◆ DIE AUFGABE ◆
Wiederhole wortgetreu die Zeilen ab der Zeile mit „Out of the point“ bis zum Schluss der Zeilen, beide Enden eingeschlossen.

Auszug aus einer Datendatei
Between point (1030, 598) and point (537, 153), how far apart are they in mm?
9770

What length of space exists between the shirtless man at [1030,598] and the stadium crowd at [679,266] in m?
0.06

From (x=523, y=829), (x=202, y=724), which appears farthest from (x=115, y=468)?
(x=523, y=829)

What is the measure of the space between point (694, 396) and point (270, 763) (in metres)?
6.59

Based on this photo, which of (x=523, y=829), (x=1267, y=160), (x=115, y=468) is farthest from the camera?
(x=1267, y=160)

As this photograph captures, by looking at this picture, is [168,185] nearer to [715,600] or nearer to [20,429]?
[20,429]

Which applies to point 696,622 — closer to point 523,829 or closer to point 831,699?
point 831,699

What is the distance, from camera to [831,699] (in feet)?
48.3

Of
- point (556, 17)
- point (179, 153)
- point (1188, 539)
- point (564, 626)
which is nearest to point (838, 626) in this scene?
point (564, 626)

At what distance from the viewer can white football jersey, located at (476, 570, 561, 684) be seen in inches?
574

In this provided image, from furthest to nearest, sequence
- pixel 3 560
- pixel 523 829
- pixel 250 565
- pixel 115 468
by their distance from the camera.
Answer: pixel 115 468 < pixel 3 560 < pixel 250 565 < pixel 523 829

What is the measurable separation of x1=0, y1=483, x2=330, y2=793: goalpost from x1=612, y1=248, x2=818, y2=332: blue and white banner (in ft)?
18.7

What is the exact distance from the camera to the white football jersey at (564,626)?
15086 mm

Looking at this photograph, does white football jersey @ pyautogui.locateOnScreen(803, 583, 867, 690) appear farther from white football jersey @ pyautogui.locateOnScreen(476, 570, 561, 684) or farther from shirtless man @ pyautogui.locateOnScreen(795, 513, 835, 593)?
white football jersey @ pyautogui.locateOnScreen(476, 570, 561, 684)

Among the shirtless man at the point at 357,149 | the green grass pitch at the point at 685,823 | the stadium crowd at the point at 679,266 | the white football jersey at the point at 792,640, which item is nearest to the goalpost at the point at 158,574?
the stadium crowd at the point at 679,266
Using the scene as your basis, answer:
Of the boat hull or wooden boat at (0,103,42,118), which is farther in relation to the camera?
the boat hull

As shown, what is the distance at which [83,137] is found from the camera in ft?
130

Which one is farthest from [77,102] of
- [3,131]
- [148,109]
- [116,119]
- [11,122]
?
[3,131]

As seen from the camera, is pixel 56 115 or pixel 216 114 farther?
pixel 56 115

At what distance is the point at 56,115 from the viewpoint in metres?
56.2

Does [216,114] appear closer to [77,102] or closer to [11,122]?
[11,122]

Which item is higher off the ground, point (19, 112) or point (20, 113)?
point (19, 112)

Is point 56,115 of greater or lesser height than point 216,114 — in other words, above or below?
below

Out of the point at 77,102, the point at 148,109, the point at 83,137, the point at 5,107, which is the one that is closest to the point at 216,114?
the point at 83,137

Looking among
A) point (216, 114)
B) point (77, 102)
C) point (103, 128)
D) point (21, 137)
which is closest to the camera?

◆ DIE AUSGABE ◆
Out of the point at 77,102, the point at 148,109, the point at 83,137, the point at 5,107, which is the one that is closest to the point at 216,114?
the point at 83,137

Looking among
A) point (216, 114)
B) point (77, 102)
C) point (103, 128)
D) point (21, 137)
which is closest to the camera?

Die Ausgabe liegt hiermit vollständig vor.